Así, pues, la genuina cura para la enfermedad del amor es el amor mismo. Como declara el personaje principal de una novela de Frédéric Beigbeder a la mujer de sus ensoñaciones, “el problema es que tú eres la solución”: el problema del amor sólo se resuelve en y por el amor. En este sentido, cabe preguntarnos de qué tipo es la unión y hasta qué punto queda realmente satisfecho el deseo amoroso. Hay quienes hablan de la cura de la enfermedad amorosa como una mera alianza, ya sea carnal o legal, esto es, el matrimonio. Para Avicena, por ejemplo, basta con cualquiera de las dos. Sin embargo, ¿quién se conformaría con una mera unión sexual con la persona amada?, ¿no sería eso algo huero y carente de sentido, suponiendo, por ejemplo, que la persona amada accediese a practicar coito con su amante motivada únicamente por la compasión? Lo mismo ocurre con la unión legal, es decir, casarse con la persona amada no es garantía de amor; existen matrimonios de varias décadas de antigüedad en los que, sin embargo, no hay ningún sentimiento involucrado, ¿podría esto, pues, aliviar la melancolía amorosa? ¿No se trataría igualmente de un intento de cura incompleta? En un cuento de Antón Chéjov titulado “La cigarra”, encontramos un joven matrimonio: ella es artista, él es médico; ella se relaciona con otros artistas e intelectuales, personas con las que comparte ciertos sentimientos y una visión del mundo particular, de entre las que destaca, a sus ojos, un pintor medianamente afamado. El corazón de ella se rinde en los brazos del pintor, no le importa estar casada y dormir con otro hombre cada noche; su amor alcanza una intensidad tal que ya no está interesada en disimularlo, ni siquiera ante los ojos de su marido. El médico la ama, pero sabe que ella ama a otro que no es él, y lo soporta estoicamente porque no podría separarse de ella; sin embargo, comienza a entrar progresivamente en un estado de tristeza profunda, pues sabe que, aunque ella es legalmente su mujer y duerme a su lado, hay un sentido en que ella ya no le pertenece más: ya no lo ama, su amor está distante, ha tomado un rumbo distinto. Su amor está frustrado, aun cuando ante la ley sigan siendo marido y mujer y cada noche sienta su cuerpo junto al suyo. Él no desea solamente que ella sea su esposa; no desea dormir con ella en el mismo lecho…, él desea ser amado, saberse amado por la mujer adorada; en cambio, sabe que esto ya no puede ser, nunca más podrá ser, y entonces acoge la muerte con alegría.
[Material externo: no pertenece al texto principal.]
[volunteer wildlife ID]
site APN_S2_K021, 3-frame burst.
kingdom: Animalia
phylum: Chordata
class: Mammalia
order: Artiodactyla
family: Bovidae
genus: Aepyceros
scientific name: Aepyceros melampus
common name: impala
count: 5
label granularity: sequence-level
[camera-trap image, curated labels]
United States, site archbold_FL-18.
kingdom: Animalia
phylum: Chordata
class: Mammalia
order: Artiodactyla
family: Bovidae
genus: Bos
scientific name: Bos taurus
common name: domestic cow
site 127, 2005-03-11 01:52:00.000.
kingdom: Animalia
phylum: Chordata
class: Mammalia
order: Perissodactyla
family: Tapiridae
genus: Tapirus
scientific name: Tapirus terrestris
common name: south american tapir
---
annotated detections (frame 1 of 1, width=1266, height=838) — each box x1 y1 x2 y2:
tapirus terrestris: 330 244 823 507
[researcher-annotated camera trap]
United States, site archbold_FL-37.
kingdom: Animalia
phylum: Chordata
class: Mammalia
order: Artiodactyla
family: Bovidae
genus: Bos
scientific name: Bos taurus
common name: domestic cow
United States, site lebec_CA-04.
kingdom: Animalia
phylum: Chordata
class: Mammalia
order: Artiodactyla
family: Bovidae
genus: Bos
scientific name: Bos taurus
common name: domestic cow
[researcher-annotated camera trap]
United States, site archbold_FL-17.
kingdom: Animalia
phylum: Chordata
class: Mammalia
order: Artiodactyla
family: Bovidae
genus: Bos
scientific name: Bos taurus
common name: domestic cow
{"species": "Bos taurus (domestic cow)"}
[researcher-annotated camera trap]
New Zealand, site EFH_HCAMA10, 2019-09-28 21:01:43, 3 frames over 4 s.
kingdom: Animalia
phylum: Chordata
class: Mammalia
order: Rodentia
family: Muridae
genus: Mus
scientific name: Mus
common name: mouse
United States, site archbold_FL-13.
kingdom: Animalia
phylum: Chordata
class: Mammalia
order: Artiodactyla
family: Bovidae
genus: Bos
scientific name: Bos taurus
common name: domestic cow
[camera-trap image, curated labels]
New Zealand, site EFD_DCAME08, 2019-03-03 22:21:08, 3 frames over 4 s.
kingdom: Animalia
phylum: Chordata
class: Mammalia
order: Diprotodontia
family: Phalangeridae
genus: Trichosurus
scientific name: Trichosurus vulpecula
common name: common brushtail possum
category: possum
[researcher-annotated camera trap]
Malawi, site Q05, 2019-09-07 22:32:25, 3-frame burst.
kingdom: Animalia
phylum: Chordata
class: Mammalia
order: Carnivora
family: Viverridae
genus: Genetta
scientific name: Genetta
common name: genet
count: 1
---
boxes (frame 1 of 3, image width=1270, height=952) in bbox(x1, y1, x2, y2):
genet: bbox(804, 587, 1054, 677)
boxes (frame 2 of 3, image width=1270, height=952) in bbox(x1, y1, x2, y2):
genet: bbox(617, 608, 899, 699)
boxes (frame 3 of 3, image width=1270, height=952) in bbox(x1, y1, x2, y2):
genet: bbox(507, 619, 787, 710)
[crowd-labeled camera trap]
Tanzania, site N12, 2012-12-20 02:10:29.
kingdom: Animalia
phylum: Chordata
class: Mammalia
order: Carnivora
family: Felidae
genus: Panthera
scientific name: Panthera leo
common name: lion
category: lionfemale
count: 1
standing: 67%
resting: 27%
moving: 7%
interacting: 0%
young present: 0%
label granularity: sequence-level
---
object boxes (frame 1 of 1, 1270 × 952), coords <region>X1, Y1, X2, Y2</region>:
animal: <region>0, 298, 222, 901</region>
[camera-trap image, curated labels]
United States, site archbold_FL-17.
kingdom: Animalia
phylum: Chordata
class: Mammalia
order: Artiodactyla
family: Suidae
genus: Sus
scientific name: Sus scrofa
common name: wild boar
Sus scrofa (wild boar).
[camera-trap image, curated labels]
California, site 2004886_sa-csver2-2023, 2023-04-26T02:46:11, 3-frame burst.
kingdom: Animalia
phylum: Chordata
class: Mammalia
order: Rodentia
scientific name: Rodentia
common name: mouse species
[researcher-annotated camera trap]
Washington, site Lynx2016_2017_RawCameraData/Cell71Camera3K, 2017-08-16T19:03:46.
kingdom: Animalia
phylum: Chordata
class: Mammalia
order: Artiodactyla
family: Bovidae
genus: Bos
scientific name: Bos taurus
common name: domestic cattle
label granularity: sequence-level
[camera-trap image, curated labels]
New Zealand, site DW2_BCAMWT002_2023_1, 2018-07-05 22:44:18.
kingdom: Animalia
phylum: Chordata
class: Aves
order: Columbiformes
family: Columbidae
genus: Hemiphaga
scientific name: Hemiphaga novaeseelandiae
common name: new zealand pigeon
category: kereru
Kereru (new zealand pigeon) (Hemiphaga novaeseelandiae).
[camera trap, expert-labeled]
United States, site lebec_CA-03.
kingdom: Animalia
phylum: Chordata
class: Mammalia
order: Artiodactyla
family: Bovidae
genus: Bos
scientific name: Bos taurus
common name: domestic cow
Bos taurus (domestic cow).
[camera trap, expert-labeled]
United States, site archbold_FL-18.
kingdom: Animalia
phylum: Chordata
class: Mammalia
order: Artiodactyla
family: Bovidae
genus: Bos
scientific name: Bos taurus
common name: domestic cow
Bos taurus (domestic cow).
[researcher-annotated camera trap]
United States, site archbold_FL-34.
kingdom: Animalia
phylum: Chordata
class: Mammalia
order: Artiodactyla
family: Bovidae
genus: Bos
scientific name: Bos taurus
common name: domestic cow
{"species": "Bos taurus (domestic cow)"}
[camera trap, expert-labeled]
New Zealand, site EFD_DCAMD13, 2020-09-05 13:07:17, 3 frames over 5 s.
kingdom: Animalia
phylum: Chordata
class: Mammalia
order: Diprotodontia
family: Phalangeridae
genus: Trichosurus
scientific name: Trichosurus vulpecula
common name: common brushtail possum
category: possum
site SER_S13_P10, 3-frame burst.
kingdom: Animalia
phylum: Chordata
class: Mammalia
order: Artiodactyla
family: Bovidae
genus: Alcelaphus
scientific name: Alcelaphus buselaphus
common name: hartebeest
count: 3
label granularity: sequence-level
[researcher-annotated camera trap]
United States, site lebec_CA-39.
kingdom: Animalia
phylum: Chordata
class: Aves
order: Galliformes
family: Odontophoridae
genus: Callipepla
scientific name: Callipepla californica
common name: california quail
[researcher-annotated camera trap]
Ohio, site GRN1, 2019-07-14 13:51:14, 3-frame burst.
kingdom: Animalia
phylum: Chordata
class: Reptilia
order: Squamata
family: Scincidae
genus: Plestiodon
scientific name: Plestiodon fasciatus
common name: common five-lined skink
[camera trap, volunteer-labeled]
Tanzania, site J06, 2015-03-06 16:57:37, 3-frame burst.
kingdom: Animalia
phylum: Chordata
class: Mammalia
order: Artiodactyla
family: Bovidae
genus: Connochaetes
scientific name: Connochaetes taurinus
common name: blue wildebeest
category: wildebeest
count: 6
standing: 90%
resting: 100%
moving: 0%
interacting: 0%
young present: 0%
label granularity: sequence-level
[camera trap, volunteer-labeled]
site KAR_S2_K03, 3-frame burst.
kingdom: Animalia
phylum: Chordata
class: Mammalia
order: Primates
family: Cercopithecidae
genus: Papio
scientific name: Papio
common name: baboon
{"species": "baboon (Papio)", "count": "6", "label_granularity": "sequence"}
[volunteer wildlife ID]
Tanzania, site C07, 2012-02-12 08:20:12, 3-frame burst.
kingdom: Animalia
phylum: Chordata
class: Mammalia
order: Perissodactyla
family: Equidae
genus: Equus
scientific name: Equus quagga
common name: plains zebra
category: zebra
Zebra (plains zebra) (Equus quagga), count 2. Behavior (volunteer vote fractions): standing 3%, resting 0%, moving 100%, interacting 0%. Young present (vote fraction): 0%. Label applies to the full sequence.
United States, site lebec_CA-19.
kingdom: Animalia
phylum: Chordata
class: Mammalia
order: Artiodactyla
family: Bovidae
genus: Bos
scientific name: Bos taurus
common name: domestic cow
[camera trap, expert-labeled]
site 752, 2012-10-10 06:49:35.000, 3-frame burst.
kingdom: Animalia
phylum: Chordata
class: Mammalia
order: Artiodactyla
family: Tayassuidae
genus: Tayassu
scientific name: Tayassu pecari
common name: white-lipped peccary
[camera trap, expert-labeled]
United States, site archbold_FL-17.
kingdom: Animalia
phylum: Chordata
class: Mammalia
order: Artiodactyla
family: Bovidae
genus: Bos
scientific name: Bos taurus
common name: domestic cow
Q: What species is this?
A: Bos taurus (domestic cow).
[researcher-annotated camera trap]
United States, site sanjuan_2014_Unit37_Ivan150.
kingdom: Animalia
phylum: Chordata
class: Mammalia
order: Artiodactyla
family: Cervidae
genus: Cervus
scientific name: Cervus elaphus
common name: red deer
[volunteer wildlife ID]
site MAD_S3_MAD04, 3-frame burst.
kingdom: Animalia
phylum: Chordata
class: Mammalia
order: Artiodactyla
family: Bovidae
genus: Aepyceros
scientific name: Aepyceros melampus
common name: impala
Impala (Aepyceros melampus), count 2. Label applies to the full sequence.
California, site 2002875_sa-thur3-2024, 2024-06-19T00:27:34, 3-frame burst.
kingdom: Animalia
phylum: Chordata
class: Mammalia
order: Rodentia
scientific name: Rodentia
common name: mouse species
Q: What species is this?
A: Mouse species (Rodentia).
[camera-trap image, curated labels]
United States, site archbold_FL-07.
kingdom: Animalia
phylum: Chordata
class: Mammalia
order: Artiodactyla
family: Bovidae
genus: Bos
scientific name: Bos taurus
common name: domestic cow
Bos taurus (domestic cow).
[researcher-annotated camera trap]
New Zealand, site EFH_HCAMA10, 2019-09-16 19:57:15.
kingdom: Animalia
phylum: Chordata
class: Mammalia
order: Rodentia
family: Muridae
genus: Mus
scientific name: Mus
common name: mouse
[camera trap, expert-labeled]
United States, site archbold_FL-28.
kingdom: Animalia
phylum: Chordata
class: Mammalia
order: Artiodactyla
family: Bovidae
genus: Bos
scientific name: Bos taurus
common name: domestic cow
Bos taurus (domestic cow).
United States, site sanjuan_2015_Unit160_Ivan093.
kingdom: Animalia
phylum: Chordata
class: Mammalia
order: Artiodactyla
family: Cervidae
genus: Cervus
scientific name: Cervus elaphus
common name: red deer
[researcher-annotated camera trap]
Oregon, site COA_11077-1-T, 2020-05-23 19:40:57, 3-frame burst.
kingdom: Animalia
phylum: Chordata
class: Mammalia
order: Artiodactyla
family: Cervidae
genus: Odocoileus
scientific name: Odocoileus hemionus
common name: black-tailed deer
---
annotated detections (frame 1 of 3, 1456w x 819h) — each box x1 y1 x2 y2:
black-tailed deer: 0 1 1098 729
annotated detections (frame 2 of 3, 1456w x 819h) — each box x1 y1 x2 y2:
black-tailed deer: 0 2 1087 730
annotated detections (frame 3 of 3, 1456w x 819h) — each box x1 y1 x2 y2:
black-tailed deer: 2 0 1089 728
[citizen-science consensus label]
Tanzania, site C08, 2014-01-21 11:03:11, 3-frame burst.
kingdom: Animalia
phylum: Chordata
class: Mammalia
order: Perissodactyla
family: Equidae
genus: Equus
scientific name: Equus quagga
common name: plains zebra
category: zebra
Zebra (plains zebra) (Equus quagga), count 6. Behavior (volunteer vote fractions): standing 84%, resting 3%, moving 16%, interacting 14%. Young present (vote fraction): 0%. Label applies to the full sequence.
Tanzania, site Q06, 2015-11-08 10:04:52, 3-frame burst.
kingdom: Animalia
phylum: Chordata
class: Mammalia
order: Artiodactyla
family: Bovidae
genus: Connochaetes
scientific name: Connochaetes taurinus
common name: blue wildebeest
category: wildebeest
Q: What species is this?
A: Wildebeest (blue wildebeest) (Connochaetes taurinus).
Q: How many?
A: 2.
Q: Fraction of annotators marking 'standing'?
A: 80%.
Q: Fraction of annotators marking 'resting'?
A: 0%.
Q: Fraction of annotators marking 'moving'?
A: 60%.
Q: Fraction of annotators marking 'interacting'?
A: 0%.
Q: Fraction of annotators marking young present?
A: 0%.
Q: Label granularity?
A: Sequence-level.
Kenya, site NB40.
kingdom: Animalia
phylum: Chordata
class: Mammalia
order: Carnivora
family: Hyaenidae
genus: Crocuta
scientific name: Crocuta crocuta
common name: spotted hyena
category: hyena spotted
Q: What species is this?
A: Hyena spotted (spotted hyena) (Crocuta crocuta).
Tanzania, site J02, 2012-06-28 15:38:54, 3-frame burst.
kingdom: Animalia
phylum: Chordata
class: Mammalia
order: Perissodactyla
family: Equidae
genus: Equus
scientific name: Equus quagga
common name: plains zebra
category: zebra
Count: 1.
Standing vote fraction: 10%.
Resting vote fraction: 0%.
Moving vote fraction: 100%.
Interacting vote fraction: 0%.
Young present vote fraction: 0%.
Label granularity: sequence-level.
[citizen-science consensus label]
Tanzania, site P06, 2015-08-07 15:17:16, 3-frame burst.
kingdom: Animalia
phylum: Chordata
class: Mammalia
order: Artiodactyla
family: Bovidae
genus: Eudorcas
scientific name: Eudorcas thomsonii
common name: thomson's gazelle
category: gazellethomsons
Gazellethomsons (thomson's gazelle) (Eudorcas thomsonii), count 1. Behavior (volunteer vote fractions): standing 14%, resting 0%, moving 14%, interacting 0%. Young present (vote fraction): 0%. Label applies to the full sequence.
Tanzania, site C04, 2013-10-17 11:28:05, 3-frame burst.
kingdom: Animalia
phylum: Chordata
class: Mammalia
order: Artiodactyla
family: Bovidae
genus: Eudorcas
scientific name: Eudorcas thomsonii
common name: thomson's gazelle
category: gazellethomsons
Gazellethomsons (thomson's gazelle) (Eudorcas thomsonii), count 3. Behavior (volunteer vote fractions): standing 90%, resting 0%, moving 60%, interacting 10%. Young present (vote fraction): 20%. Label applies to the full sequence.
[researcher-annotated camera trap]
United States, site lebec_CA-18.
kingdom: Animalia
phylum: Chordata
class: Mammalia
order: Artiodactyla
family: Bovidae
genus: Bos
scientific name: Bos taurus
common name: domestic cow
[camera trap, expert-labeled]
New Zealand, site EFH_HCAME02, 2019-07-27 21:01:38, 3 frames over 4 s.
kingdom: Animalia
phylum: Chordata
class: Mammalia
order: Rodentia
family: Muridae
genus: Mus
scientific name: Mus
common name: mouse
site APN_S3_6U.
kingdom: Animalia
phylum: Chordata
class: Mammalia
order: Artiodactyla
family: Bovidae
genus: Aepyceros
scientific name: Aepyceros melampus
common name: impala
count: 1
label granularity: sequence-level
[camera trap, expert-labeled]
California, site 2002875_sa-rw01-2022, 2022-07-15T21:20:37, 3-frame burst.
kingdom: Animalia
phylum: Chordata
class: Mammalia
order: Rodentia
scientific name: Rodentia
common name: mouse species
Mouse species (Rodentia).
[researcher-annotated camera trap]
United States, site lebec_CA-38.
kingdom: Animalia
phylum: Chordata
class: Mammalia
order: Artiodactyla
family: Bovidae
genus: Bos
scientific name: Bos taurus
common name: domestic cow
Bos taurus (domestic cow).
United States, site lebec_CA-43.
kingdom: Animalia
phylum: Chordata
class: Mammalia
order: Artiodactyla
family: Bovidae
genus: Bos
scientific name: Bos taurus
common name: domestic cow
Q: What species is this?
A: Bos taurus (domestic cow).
¿Cómo se acalla entonces el deseo de amor? Quizá podamos pensar en una unión más allá de las leyes terrenales y del instinto animal: la unión absoluta y verdadera tendría que darse en un plano más elevado, donde el amante y el amado se funden en una misma persona, donde la reciprocidad es total. Como dijo Julio Cortázar, el amor es como un puente y, por tanto, no puede construirse de un solo lado. Para que el amor quede colmado, es necesario saber que, del otro lado del puente, hay alguien que espera. Tal vez, aunque el puente nunca fuese cruzado, bastaría la sola conciencia de que se es amado para sanar un corazón herido por los dardos del amor.

 

Bibliografía

  1. Burton, Robert, Anatomía de la melancolía, Alianza, Madrid, 2006.
  2. Caruso, Igor, La separación de los amantes. Una fenomenología de la muerte, Siglo XXI, México, 1970.
  3. Jackson, Stanley, Historia de la melancolía y la depresión. Desde los tiempos hipocráticos a la Época moderna, Turner, Madrid, 1989.
  4. Mengal, Paul, “Melancolía erótica e histeria” en Eidos: Revista de filosofía, N°. 1, Colombia, Universidad del Norte, Ediciones Uninorte, 2003, pp. 110-127.

 

Notas

[1] Cfr. Paul Mengal, “Melancolía amorosa e histeria”, ed cit., p. 111.
[2] Stanley Jackson, Historia de la melancolía y la depresión, ed. cit., p. 15.
[3] La perturbación mental causada por el amor ha sido interpretada de diversos modos y ha sido designada por varios nombres: love melancholy, enfermedad de amor, locura de amor, amor heroico, la enfermedad del enamorado, erotomanía, entre otros.
[4] Cfr. Stanley Jackson, Op. cit., p. 339.
[5] Citado por Stanley Jackson en ibidem, p. 325.
[6] Cfr. Ibidem, p. 323.
[7] Ibidem, p. 337.
[8] Citado por Stanley Jackson en ibidem, p. 335.
[9] Cfr. Ibidem, p. 324.
[10] Citado por Stanley Jackson en ibidem, p. 326.